Azata Soro a elle été agressée lors du tournage en 2017 de la série "Le Trône" par le réalisateur burkinabè Tahirou Tasséré Ouedraogo : il lui a lacéré le visage avec un tesson de bouteille après l’avoir harcelé sexuellement pendant six ans lors de plusieurs productions.

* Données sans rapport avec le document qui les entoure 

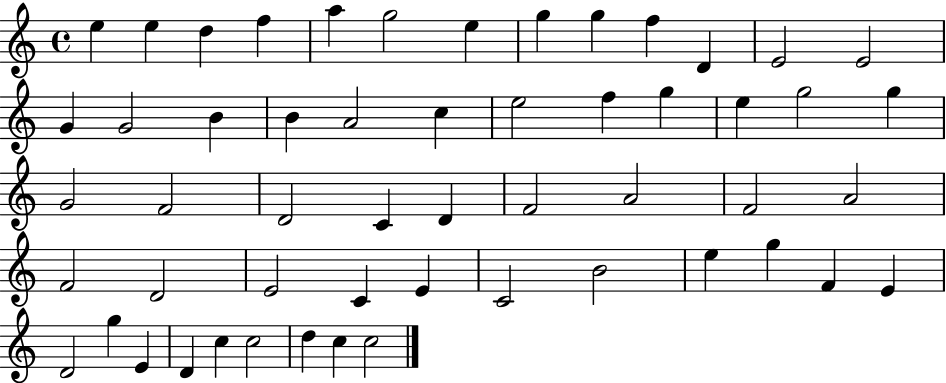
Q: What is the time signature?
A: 4/4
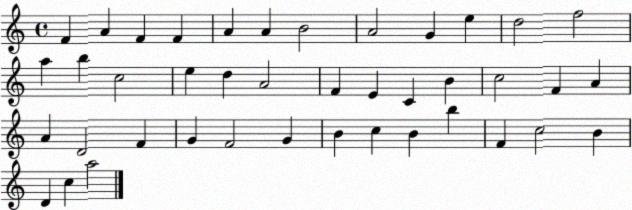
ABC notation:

X:1
T:Untitled
M:4/4
L:1/4
K:C
F A F F A A B2 A2 G e d2 f2 a b c2 e d A2 F E C B c2 F A A D2 F G F2 G B c B b F c2 B D c a2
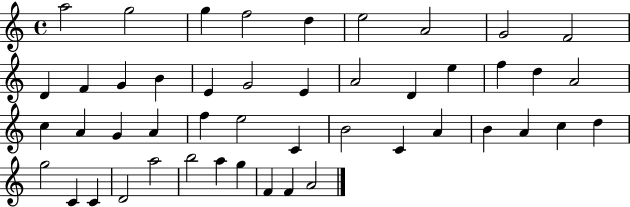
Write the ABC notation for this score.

X:1
T:Untitled
M:4/4
L:1/4
K:C
a2 g2 g f2 d e2 A2 G2 F2 D F G B E G2 E A2 D e f d A2 c A G A f e2 C B2 C A B A c d g2 C C D2 a2 b2 a g F F A2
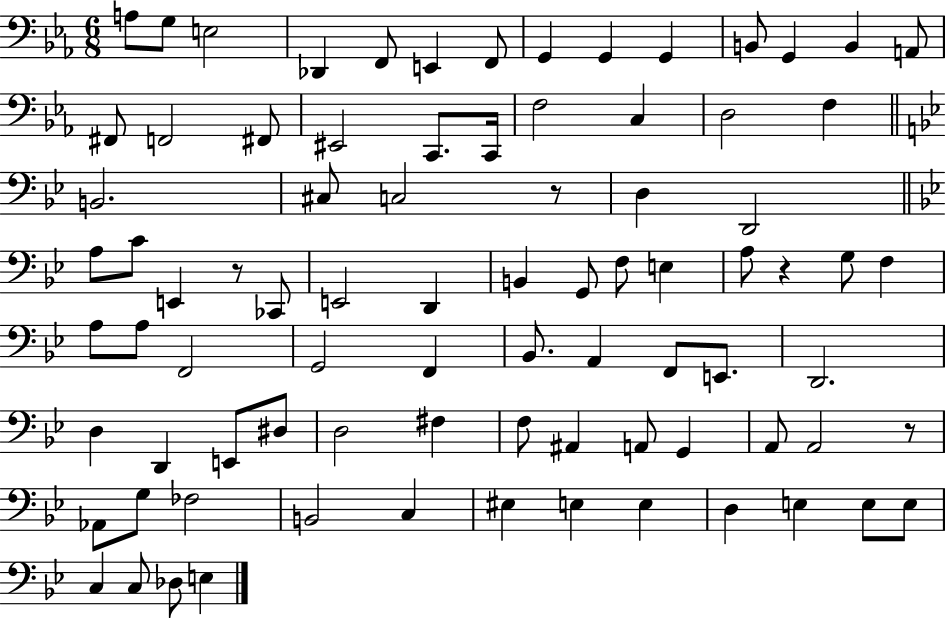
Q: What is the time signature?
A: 6/8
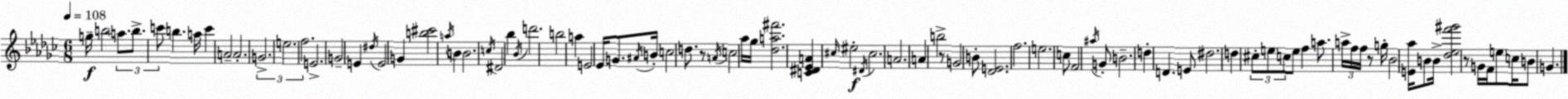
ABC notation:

X:1
T:Untitled
M:6/8
L:1/4
K:Ebm
g/4 b2 a/2 b/2 c'/2 b a/4 c' A2 A2 G2 e2 f2 E2 G2 E ^d/4 E2 G [b^c']2 a/4 B B2 c/4 ^D2 _b _B/4 d'2 b2 a E2 _E/4 G/2 ^A/4 B/4 c2 d/2 z/2 A/4 c2 _a/4 _g/4 [_da^f']2 [C^D_EA] ^c/4 ^e2 ^D/4 ^c2 A2 A b2 z/2 G2 B/2 [_DE]2 f2 e2 c/2 F2 ^a/4 G/2 B2 d D E/2 ^d2 d ^c/2 e/2 c/2 e/2 f a/2 a/4 f/4 f/4 z/2 g/4 _B2 [E_a]/4 B/2 B/4 [_d_ef'^g']2 z/2 G/4 F/4 e/2 c/4 B/2 G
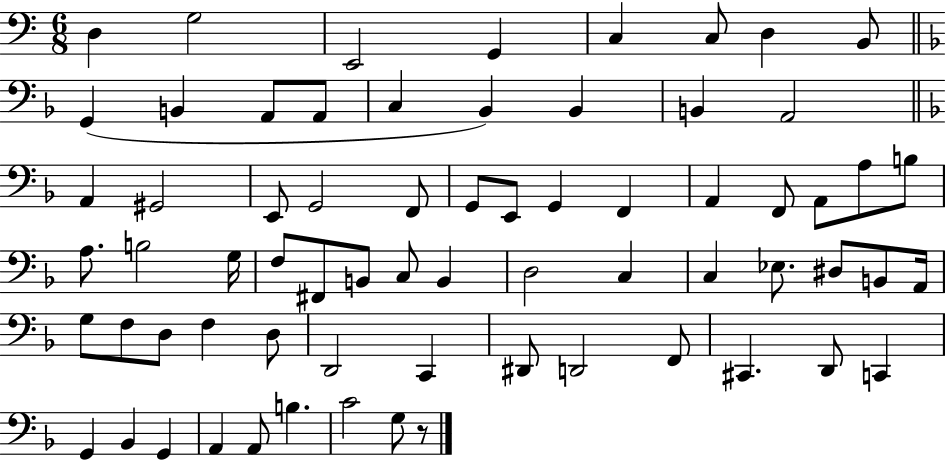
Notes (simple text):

D3/q G3/h E2/h G2/q C3/q C3/e D3/q B2/e G2/q B2/q A2/e A2/e C3/q Bb2/q Bb2/q B2/q A2/h A2/q G#2/h E2/e G2/h F2/e G2/e E2/e G2/q F2/q A2/q F2/e A2/e A3/e B3/e A3/e. B3/h G3/s F3/e F#2/e B2/e C3/e B2/q D3/h C3/q C3/q Eb3/e. D#3/e B2/e A2/s G3/e F3/e D3/e F3/q D3/e D2/h C2/q D#2/e D2/h F2/e C#2/q. D2/e C2/q G2/q Bb2/q G2/q A2/q A2/e B3/q. C4/h G3/e R/e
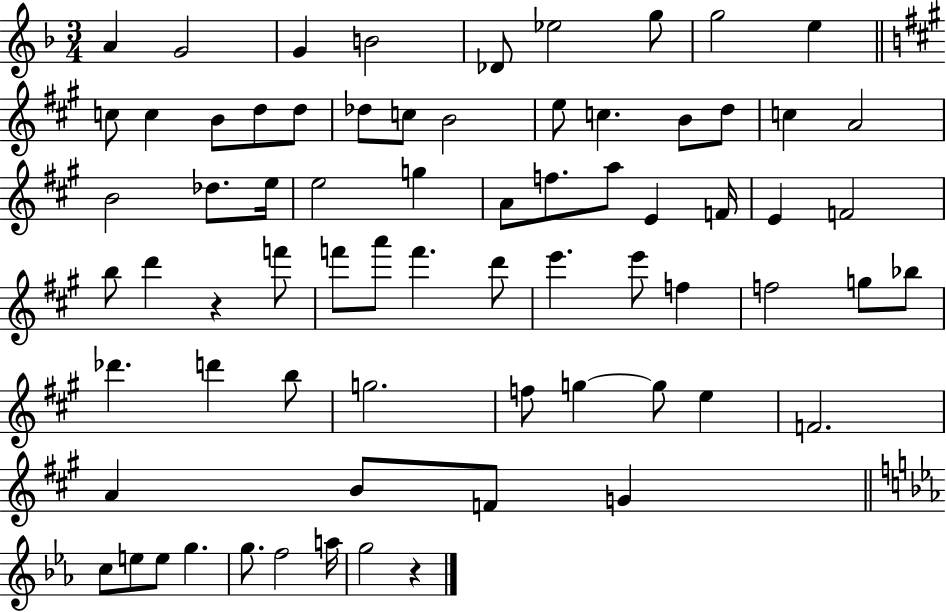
A4/q G4/h G4/q B4/h Db4/e Eb5/h G5/e G5/h E5/q C5/e C5/q B4/e D5/e D5/e Db5/e C5/e B4/h E5/e C5/q. B4/e D5/e C5/q A4/h B4/h Db5/e. E5/s E5/h G5/q A4/e F5/e. A5/e E4/q F4/s E4/q F4/h B5/e D6/q R/q F6/e F6/e A6/e F6/q. D6/e E6/q. E6/e F5/q F5/h G5/e Bb5/e Db6/q. D6/q B5/e G5/h. F5/e G5/q G5/e E5/q F4/h. A4/q B4/e F4/e G4/q C5/e E5/e E5/e G5/q. G5/e. F5/h A5/s G5/h R/q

Ce dernier, qui a reconnu les faits, a été condamné par la justice à une peine de prison avec sursis sans incidence sur ses activités professionnelles.

Au Fespaco, entre libération de la parole féminine et célébration du cinéma rwandais

Mais le vent a tourné pour Tahirou Tasséré Ouedraogo après qu’une pétition mise en ligne ait demandé que la série "Le Trône" "soit exclue de la compétition". Cette dernière exigence n’a pas trouvé un échos favorable auprès des organisateurs. Mais le prix Série TV a été décerné au Ghanéen Ambrose B. Cooke réalisateur de "Little stories, big reality" (Petites histoires, grandes vérités).

Le coup dur pour le réalisateur burkinabè est venu du côté de la chaîne francophone TV5 Monde qui avait préacheté la série et devait la diffuser à partir de fin mars. Dans un communiqué publié samedi 2 mars, elle a annoncé qu'elle ne la diffusera pas : "La chaîne francophone, très engagée dans la défense des droits des femmes et la lutte contre les violences qui leurs sont faites, ne diffusera pas "Le Trône", exclut toute collaboration à venir avec Tahirou Ouedraogo, et se réserve le droit de le poursuivre en justice pour réaparation des préjudices causés."

Sécurité maximum

Malgré les craintes pour la sécurité, le Fespaco n'aura été troublé par aucun incident. Les autorités burkinabè ont déployé des mesures de sécurité maximum en raison du risque d'attentat, le Burkina-Faso étant depuis quatre ans la cible de groupes jihadistes perpétrant des attaques de plus en plus fréquentes et meurtrières, y compris au coeur de Ouagadougou.

Le 19e Marché international du cinéma et de la télévision africains (MICA), qui se tenait en parallèle du Fespaco, a également été un succès avec un grand nombre d'exposants et de visiteurs, selon Alain Modot, vice-président de la société de distribution DIFFA, spécialisée sur les films africains.